# Has anyone experienced Ethanol issues?



## Jigmaster (Apr 3, 2006)

Anyone experienced Ethanol related problems with their Outboard?

Auto,Motorcycle,Mower,weed eater,Blower,Chainsaw etc...


----------



## TimKan7719 (Apr 4, 2008)

Well I use a gass additive to help take it out on my John boat motor, for bigger gas tanks I would say find a place that only sells gas with no Ethanol. I have heard of mnay diffrnet problems that people have had from deposits and build up to overheating the engine, not sure any of them can be directly pointed at the ethanol. But on the safe side I use a additive or buy my gas near the lake at a place that dont have Ethanol added.


----------



## Jigmaster (Apr 3, 2006)

*Dont Blame you*

I did a Personal Fuel study on this e-10 took a years on my own Dime it is true Crap, that the fed is force feeding us, all the While no better than MTBE not that Pure MTBE gas is bad. Ethanol just doesn't live up to it's claim' All political based!!! 
While TAXPAYERS paying 50 cents per gallon in subsidies to the Corn farmers only to have them Kick back half to Campaign funds to keep the cash cow coming and Electoral Votes for parties involved.

Highly Corrosive unstable Crap that is causing all kinds of issues. I hope Ethanol gets squashed soon. Just enough to screw up our engines and fuel systems. 
There is a reason why it has not been approved buy NTSB and FAA in Airplanes. 

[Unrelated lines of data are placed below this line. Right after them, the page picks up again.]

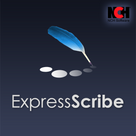 Express Scribe - Logiciel de transcription gratuit (français)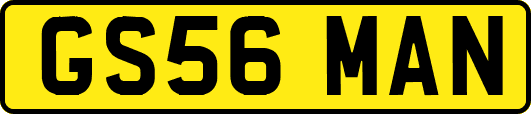 GS56MAN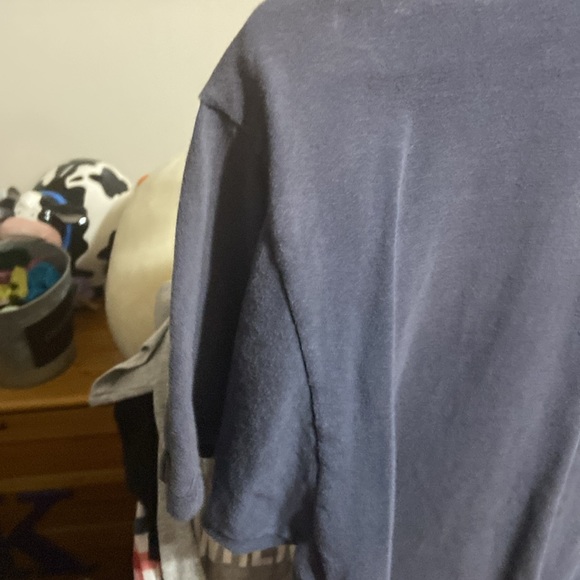 PFG MALE DARK BLUE - Picture 3 of 6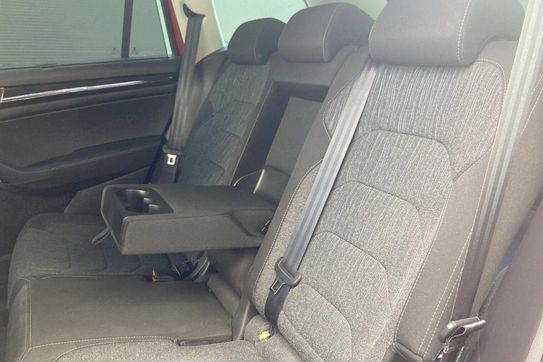 Skoda Kodiaq 2.0 TSI  Style DSG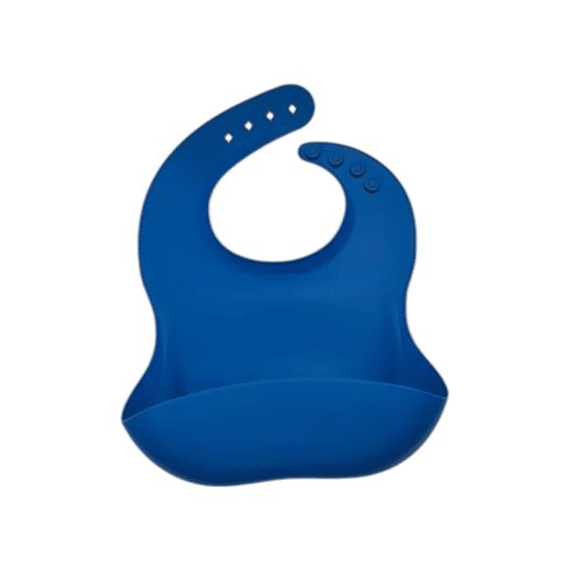 Tress Happy Tableware Slabbetje Cool Blue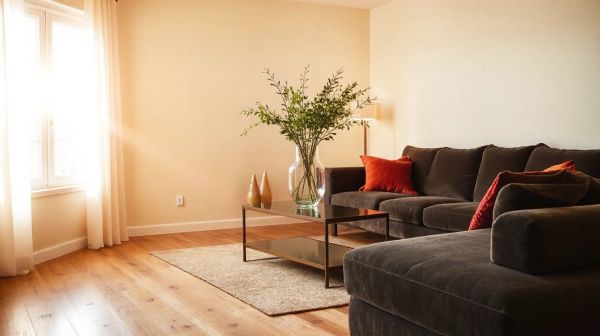 Découvrez comment un coin Habitat revisité transforme votre déco
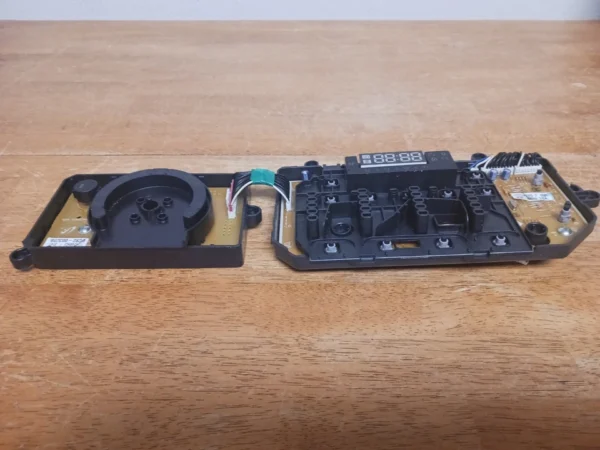 Samsung Washer Control Board Dc92-00659a (Money Back Guarantee)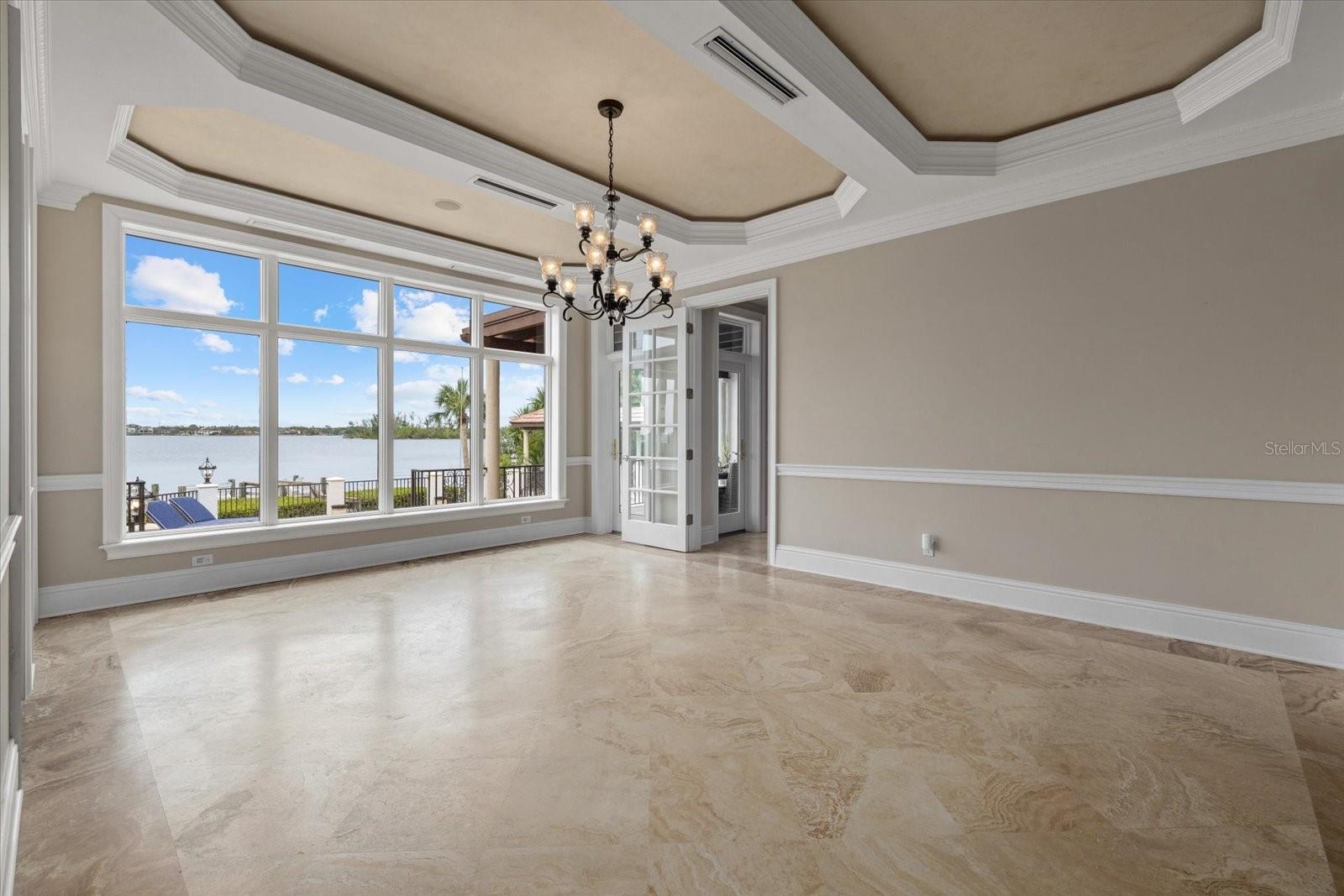 SOUTH COCOANUT BAYOU - Residential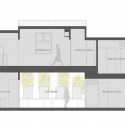 Cure Salon Monsieur - Upsetters Architects section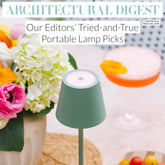 <p>Architectural Digest</p> | 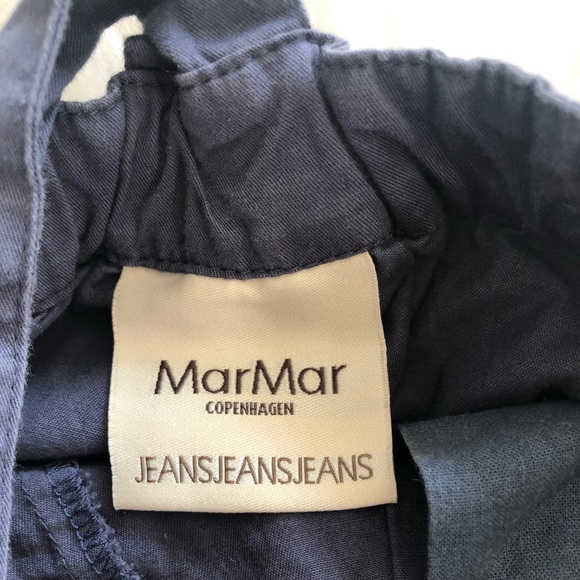 MarMar Copenhagen Overalls - Picture 3 of 3
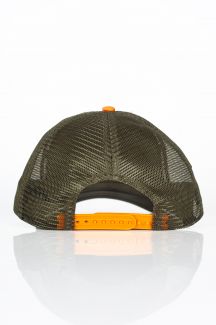 Sommerhüte JACK & JONES 12249972-Oil-Green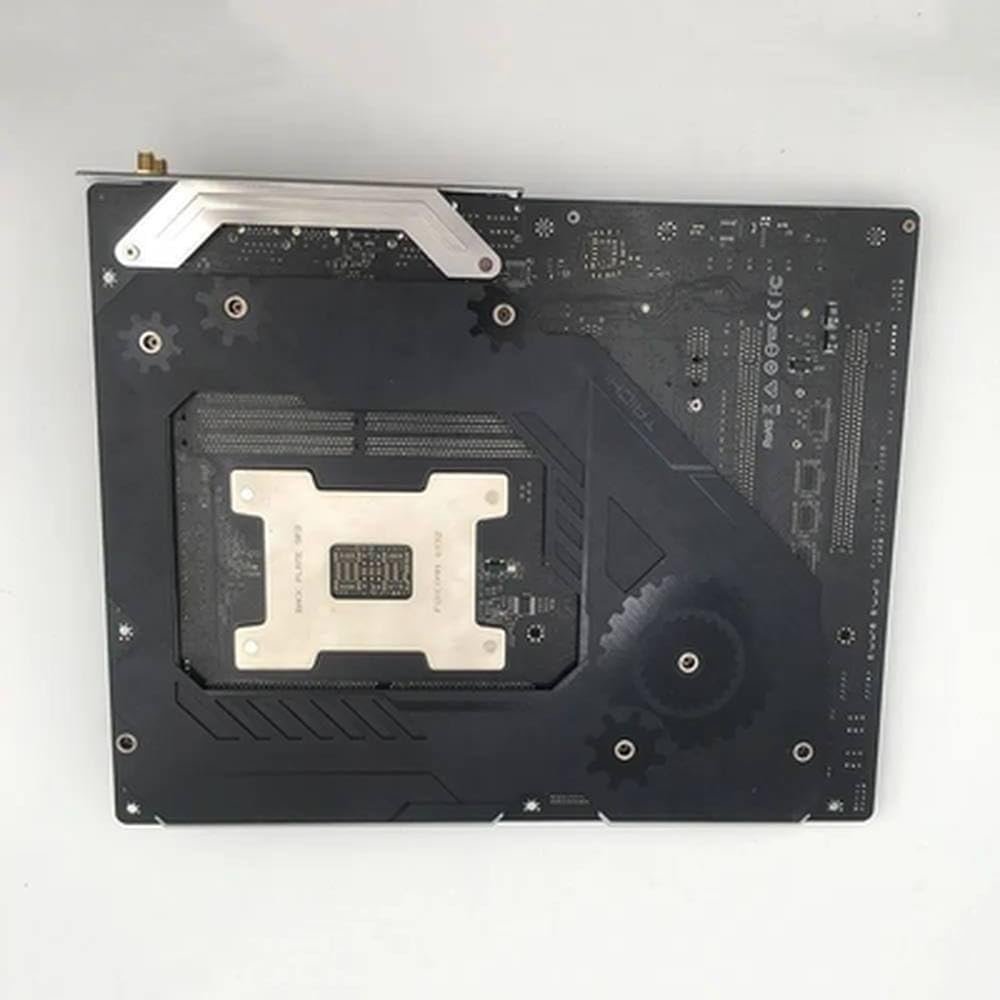 Desktop Motherboard for TRX40 Taichi 8DDR4 8+24 PIN ATX 256GB Support 3970X 3900X Fully Tested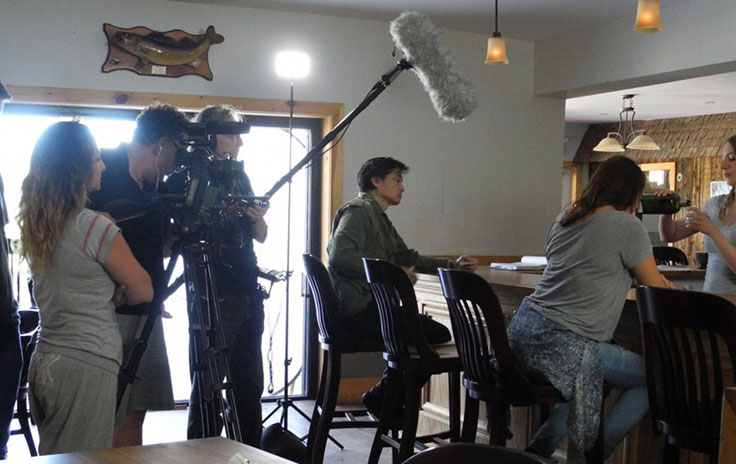 Hiring a video production company?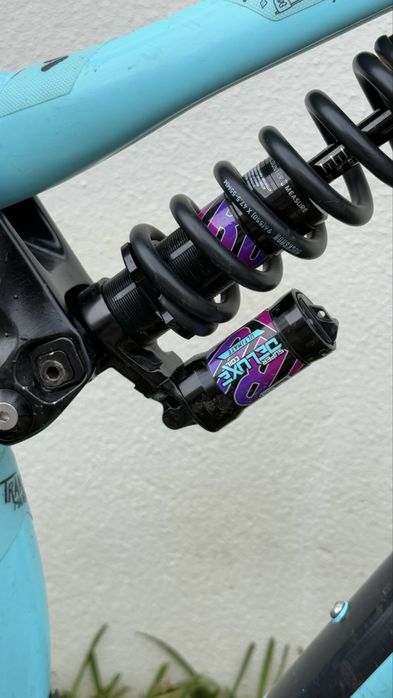 Quadro Rocky Mountain Altitude L(ler bem o anuncio )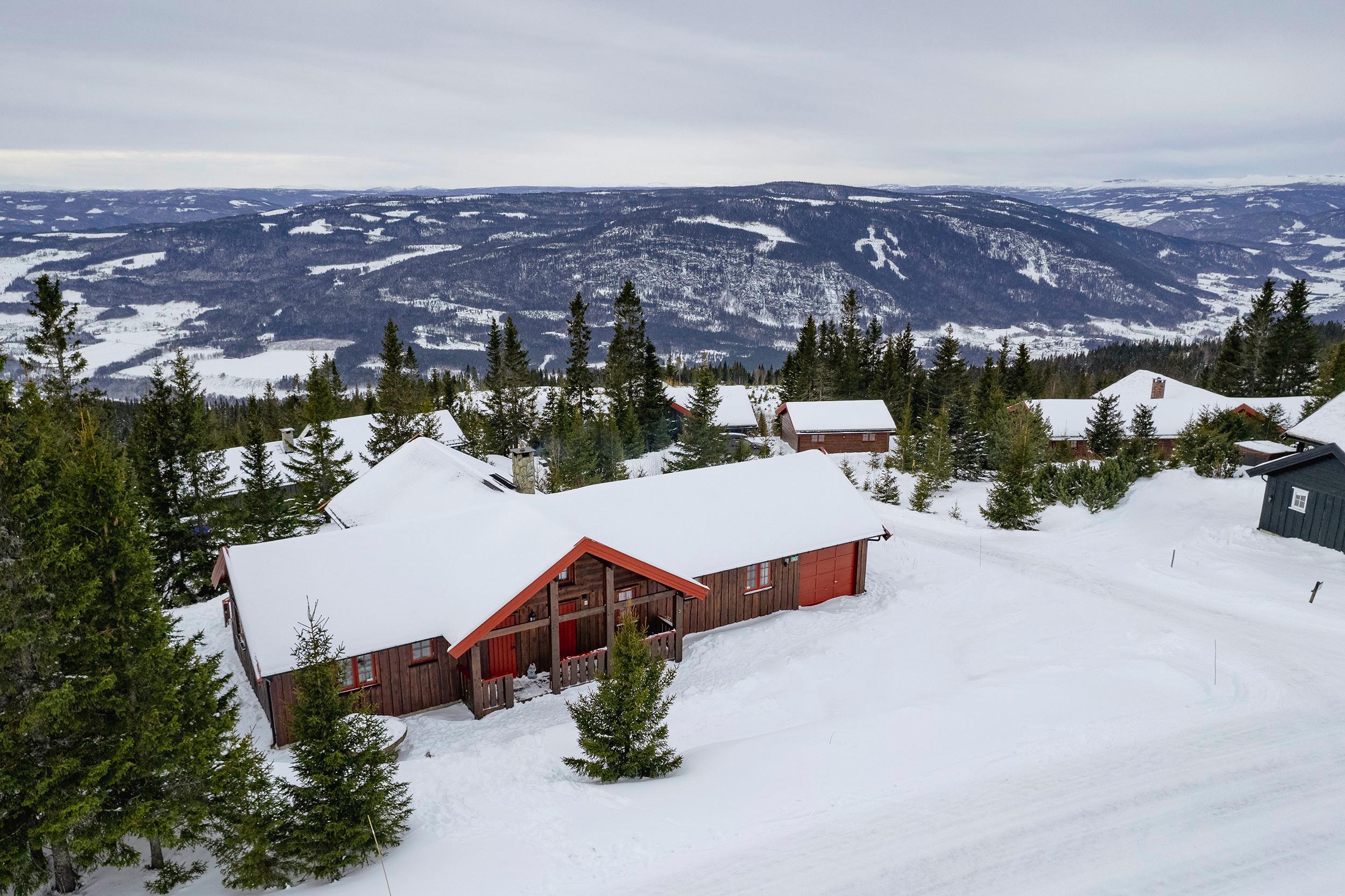 Hemsætervegen 143 Saturday - Saturday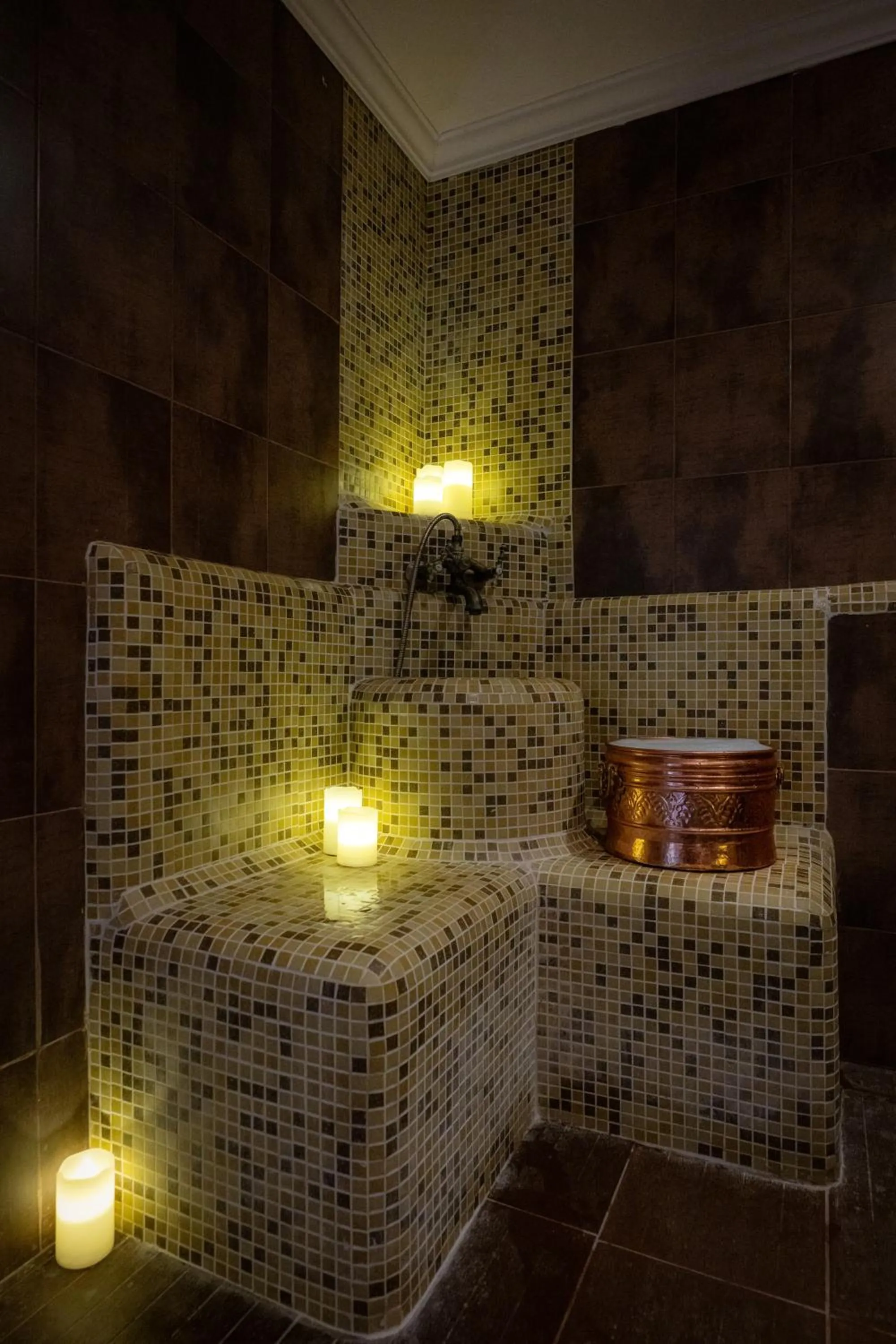 Snezhanka Hotel Pamporovo - Half Board & Swimming pool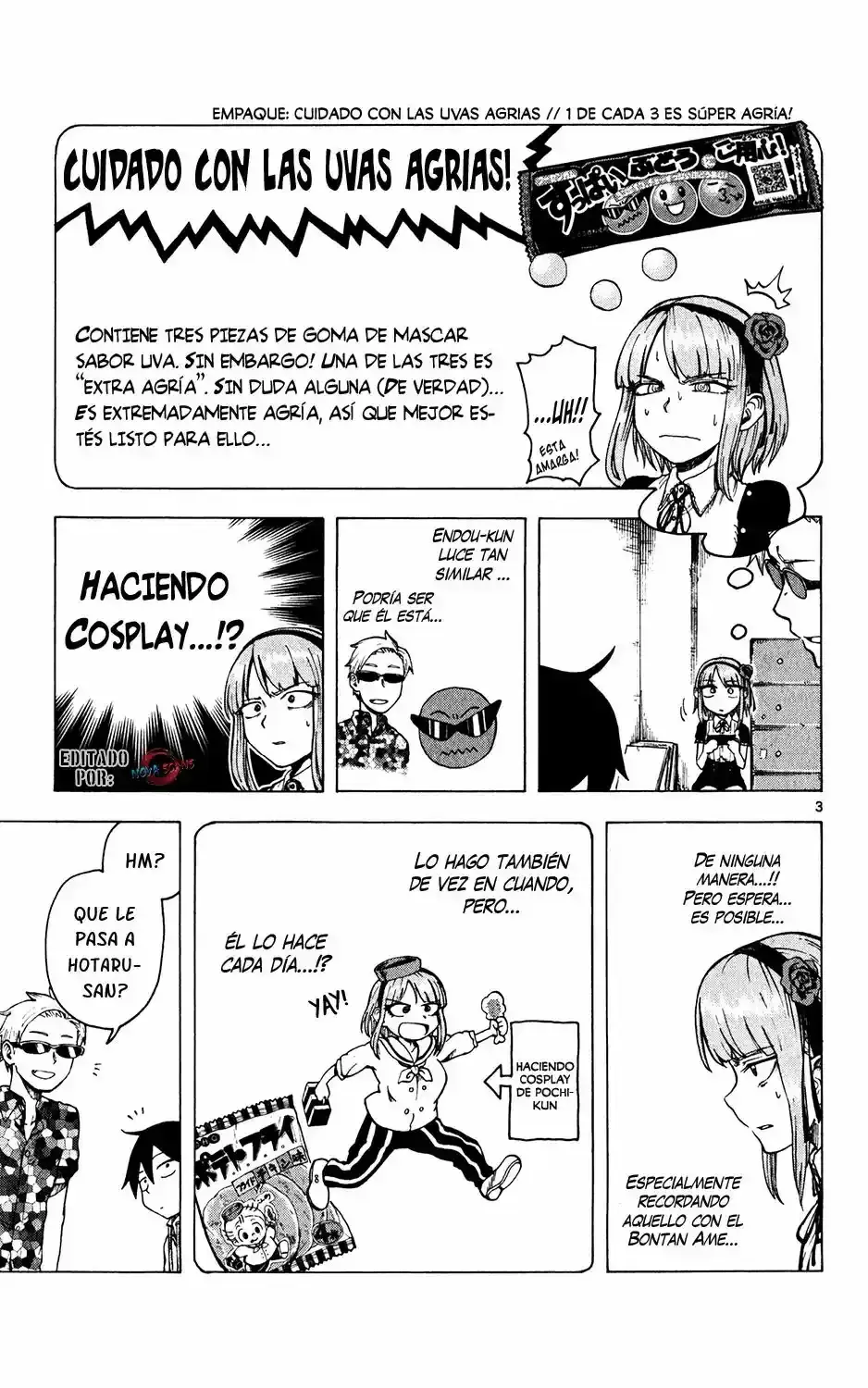 Capitulo 29 page 5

***Biggest farce of the decade!!!***

*It actually costs more overall at the pump and to Produce. while it has as much or more Green house gas in emissions.

Lower BTU's of this equates to 20% worse fuel economy/Performance as well. So guess what there is no savings only folks suffering at the wallet and in repair costs.

Don't bother with the snake oils false bottle of hope Seafoam,Stabil, they all contain Ethanol/Alcohol making the situation worse. 

Ethanol cannot be stabilized save your money!!!

(BAN ETHANOL SUBSIDIES BY 2012) lets get rid of this Garbage!

Al Gore, finally admitted ETHANOL was not a wise decision. hmmmm....


----------



## [email protected] (Jan 28, 2003)

yeah,, i'm with you ..what now?????????????????


----------